"The air peculiar to us": Reflections on our second day in Morocco

One of the reasons that I wanted to go on a trip with JDC Entwine was to have the opportunity to interract with a Jewish community outside of the US or Israel and to explore the concept of global Jewish peoplehood. Our second day in Morocco gave me that opportunity.

We spent the day visiting different organizations that JDC helps to support in Casablanca which included an all Jewish primary school, a Jewish and Muslim high school, a free health clinic, and two residences for the elderly. It was incredible to see how JDC helps to support the Moroccan Jewish community throughout the life course.

Throughout our visits, one word kept coming to mind: "language." More specifically, I kept thinking about the role that language played in uniting or dividing our group with the members of the Jewish community who we visited. I do not speak French or Arabic, the main languages in Morocco and many of the people we visited with do not speak English- this created a natural barrier between us. It is much more difficult to really learn about someones life without being able to engage in a meaningful conversation with them and I found it frustrating!

Despite my frustration, there were incredible moments of connection during our visits. We found that a number of the elderly residents, particularly those who were originally from northern Morocco, spoke Spanish. A few members of our group are fluent in Spanish, and while I have not really made use of my Spanish since high school, I can understand a lot when I hear it. Suddenly, a large language barrier was diminished. I also witnessed language being defined as much more than native dialect as I watched our group connect with the Muslim and Jewish high school students over soccer, Justin Timberlake, selfies, and plans for the future.

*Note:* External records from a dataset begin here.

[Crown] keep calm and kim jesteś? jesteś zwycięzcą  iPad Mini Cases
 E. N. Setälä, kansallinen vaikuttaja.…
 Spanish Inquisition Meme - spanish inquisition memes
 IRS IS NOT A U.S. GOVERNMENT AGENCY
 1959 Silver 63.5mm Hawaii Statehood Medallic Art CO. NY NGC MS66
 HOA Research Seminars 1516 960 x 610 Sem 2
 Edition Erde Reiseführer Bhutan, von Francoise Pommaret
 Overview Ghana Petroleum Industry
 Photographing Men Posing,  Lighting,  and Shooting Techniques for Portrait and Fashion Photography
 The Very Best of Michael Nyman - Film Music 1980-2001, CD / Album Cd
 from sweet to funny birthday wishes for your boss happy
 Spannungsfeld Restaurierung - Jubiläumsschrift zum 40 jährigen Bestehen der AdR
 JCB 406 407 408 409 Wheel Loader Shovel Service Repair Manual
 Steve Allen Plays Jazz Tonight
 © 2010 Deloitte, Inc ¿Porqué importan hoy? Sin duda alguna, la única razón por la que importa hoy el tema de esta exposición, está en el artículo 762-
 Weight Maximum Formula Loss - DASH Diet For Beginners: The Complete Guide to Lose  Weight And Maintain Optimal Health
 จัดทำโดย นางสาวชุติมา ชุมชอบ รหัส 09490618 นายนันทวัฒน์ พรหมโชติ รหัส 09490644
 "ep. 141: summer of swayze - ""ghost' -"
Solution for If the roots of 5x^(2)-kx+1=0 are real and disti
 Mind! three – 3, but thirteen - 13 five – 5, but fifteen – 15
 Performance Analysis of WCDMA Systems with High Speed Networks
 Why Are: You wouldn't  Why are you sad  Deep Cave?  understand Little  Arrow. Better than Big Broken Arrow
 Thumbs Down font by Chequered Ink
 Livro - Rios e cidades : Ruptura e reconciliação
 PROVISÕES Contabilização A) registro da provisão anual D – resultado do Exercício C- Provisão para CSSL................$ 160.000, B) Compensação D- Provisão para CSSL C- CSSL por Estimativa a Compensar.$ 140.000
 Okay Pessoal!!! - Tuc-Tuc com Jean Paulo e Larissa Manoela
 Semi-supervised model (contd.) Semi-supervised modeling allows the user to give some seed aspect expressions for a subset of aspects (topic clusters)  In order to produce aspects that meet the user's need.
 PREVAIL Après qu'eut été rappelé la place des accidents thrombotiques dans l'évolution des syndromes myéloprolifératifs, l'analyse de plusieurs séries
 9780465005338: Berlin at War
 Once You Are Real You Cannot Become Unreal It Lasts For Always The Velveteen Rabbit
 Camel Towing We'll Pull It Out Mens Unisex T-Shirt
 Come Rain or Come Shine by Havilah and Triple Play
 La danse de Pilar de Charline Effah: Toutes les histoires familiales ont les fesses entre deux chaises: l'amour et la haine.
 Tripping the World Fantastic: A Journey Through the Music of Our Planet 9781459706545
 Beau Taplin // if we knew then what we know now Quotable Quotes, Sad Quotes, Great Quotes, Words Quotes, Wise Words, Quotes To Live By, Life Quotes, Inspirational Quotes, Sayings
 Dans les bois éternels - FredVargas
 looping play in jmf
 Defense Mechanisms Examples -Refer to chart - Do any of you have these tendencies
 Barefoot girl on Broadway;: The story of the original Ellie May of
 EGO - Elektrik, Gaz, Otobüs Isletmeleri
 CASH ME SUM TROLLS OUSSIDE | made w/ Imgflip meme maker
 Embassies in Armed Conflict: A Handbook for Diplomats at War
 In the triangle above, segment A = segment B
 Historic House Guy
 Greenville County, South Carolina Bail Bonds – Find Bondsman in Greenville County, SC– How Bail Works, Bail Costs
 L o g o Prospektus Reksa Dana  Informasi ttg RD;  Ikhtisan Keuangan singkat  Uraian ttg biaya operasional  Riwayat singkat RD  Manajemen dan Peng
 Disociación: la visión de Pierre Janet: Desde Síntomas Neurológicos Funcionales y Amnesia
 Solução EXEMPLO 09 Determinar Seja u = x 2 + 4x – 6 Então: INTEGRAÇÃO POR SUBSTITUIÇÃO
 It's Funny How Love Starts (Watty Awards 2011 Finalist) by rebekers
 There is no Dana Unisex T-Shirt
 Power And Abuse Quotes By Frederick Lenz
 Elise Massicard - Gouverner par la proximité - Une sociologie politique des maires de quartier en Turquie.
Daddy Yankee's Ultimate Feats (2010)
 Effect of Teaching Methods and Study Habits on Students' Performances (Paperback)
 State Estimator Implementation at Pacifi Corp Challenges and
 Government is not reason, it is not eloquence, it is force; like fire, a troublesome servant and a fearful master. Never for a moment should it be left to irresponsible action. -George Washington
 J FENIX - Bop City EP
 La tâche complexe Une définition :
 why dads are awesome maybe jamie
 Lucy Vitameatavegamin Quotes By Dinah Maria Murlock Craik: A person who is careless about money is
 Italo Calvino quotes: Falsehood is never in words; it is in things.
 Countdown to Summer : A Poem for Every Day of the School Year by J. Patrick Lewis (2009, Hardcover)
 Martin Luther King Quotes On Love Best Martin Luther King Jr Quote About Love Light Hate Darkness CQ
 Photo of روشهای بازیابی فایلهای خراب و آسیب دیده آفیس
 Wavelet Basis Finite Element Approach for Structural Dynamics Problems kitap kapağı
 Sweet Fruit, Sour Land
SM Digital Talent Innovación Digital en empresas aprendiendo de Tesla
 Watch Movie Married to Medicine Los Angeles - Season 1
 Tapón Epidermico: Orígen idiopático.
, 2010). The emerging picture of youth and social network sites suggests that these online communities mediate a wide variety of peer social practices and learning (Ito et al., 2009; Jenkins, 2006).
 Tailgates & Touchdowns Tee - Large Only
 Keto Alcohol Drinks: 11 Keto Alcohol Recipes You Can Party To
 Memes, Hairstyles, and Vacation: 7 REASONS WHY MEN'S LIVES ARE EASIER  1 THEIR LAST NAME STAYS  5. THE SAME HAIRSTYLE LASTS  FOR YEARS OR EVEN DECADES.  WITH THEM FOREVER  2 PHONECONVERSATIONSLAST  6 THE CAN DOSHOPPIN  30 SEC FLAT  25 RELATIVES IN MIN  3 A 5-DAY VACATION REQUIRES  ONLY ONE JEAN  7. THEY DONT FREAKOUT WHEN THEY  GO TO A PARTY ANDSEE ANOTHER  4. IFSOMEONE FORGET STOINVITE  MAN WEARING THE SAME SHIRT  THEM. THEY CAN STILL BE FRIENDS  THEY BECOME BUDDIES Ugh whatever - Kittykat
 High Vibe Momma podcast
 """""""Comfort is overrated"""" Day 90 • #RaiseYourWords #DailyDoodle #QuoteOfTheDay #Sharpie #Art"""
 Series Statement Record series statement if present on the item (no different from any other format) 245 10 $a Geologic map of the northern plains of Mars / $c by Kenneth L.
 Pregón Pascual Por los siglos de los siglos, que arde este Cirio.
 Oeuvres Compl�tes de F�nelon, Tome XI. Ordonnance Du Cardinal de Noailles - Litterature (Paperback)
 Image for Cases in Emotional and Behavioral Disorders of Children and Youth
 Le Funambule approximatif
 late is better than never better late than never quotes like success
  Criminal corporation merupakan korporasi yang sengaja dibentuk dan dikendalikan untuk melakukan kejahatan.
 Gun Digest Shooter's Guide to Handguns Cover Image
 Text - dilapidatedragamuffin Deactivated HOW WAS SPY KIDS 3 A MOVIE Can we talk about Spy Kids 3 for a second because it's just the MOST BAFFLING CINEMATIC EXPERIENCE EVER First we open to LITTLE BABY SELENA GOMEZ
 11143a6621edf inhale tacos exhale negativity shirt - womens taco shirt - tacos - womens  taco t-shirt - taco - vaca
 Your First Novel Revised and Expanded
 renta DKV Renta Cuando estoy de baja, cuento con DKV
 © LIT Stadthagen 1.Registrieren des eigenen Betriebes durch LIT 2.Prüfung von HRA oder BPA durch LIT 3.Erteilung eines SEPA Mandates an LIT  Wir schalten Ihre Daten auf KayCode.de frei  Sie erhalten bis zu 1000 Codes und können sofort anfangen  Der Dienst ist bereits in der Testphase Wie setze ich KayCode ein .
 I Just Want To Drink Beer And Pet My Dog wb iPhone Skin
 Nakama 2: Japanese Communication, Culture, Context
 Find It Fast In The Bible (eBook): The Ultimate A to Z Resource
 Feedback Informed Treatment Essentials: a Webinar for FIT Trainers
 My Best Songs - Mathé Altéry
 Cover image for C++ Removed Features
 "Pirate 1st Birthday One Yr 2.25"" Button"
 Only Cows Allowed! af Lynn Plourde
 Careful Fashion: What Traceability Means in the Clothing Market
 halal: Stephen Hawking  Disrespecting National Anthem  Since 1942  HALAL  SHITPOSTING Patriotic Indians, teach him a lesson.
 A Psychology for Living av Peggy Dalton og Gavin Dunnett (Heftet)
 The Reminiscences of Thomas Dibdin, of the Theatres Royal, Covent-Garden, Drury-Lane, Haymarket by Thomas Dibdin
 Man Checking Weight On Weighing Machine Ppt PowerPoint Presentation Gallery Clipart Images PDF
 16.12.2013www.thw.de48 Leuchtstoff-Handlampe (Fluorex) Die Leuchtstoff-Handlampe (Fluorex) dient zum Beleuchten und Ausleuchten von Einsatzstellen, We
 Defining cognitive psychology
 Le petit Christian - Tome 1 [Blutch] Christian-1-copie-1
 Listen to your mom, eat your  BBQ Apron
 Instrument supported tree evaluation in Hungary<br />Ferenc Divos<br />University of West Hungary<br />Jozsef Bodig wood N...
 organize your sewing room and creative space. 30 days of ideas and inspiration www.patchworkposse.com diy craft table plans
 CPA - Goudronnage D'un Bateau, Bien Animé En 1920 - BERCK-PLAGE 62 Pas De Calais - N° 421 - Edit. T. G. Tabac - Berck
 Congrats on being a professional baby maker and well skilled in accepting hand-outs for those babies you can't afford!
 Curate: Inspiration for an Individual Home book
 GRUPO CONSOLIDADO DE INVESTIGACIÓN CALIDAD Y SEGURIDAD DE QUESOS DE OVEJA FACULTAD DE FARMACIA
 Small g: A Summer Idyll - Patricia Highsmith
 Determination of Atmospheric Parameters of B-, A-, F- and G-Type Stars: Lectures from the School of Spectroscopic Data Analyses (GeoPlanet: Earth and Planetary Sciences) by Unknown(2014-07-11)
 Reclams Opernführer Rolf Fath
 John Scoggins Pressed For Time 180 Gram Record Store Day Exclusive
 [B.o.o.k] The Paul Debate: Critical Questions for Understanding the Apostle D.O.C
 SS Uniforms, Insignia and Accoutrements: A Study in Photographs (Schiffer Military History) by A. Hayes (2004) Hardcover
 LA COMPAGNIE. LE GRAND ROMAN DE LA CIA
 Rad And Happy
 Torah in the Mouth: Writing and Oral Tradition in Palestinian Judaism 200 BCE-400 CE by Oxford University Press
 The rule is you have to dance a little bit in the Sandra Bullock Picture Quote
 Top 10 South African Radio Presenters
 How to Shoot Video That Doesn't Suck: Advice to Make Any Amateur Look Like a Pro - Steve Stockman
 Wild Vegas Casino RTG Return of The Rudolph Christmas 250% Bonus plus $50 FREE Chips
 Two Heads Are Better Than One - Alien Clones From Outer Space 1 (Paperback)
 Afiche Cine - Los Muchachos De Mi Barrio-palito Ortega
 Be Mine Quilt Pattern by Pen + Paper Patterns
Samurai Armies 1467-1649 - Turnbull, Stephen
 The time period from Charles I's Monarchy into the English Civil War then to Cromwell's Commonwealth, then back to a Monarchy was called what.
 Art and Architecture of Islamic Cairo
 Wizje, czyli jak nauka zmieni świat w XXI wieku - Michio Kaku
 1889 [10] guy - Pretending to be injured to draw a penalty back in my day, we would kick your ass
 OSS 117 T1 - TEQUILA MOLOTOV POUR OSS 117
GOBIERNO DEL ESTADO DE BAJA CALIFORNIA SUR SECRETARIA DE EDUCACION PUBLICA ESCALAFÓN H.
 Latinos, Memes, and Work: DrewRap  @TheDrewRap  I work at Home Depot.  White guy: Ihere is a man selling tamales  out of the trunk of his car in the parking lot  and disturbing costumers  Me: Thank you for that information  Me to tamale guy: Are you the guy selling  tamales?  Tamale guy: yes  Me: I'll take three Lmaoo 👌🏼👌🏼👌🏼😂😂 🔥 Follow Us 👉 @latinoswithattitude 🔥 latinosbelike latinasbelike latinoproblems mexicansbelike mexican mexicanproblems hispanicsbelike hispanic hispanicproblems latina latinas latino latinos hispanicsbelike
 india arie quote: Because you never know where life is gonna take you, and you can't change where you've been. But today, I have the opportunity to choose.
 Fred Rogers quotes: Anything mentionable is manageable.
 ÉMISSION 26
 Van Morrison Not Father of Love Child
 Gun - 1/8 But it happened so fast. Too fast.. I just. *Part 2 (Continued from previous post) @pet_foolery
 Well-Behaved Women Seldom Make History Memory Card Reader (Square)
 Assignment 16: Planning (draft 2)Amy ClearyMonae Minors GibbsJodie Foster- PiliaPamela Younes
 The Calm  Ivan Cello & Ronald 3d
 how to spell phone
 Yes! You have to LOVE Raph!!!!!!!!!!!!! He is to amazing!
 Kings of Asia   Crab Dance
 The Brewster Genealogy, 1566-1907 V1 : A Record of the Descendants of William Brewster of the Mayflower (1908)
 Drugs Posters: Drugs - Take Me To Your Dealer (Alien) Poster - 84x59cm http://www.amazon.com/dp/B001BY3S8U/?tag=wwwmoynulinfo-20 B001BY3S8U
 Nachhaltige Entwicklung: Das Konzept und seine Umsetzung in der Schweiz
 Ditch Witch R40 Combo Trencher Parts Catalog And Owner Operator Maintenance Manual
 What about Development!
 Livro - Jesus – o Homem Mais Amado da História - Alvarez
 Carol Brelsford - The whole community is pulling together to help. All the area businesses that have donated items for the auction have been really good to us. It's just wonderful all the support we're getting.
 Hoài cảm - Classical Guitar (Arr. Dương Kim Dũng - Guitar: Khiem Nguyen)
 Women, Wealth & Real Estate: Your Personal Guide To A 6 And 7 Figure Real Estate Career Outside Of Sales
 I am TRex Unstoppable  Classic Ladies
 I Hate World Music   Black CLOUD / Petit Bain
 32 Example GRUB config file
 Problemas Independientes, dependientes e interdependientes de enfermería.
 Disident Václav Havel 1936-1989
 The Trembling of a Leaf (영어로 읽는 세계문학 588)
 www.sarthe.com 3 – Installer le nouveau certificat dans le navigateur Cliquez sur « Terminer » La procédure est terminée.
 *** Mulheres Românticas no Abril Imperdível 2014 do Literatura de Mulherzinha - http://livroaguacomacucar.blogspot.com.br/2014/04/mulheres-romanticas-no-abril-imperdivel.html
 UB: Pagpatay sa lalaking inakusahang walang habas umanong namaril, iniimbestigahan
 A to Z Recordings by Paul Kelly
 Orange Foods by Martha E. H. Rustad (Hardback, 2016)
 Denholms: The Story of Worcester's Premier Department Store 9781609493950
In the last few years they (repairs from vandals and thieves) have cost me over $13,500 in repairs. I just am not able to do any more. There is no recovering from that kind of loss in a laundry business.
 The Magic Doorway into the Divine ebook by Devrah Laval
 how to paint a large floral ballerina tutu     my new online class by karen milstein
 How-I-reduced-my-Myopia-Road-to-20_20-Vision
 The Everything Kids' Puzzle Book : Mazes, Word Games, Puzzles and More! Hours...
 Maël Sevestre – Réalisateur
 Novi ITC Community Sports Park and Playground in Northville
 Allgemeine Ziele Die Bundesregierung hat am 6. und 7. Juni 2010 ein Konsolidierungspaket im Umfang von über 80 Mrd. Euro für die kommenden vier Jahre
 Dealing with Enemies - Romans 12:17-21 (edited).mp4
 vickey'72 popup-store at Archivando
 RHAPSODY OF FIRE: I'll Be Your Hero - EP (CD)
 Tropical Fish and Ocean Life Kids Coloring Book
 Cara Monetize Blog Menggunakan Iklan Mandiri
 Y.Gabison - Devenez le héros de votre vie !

Amidst all of the connections that I witnessed, what was most striking to me was the impact of having a common Jewish language. In the primary school, the students were too young to have started learning English, which meant that most of us interacted with them through gestures and games. When we went into classrooms to observe, however, they pulled out their siddurim and I felt an immediate connection. Sure, they were using a different version than I do at home, but the liturgy was the same. As they began singing prayers for us, I found myself joining in on common tunes. In the last class we visited, we sang "Yerushalayim Shel Zahav" together, a reminder of our shared love for Israel. In the old age home, we also found ourselves singing Hebrew songs with the residents, many of whom could not interact verbally with others in any language.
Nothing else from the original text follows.